The difference between the two is that the first one incorporates Spacy pre-embeddings into the model, however, I noticed the model does a poor job at classifying the correct intent.

For example, I have an intent faq/googling where all the training examples relate to google. When I try to ask “what is the difference between you and googling” the bot responds with the incorrect response. However, when I remove spacy, the response is correct.

Why is the model performing worse with Spacy added? It doesn’t make sense to me. I only have one intent about googling and all the training examples under this intent vary enough to help generalize but it’s still related to the googling.

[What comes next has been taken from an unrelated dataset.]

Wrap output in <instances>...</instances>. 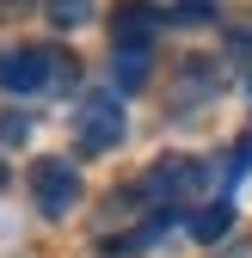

Also I observed the confidence ranking output, the confidence for each intent is near 0.

What does this all mean?

      "ranking": [
        {
          "confidence": 0.02295936644077301,
          "intent_response_key": "faq/main_ingredient"
        },
        {
          "confidence": 0.021990343928337097,
          "intent_response_key": "faq/will_cravings_return"
        },
        {
          "confidence": 0.02169930748641491,
          "intent_response_key": "faq/side_effects"

@stephens Any chance you know why my model is performing so poorly?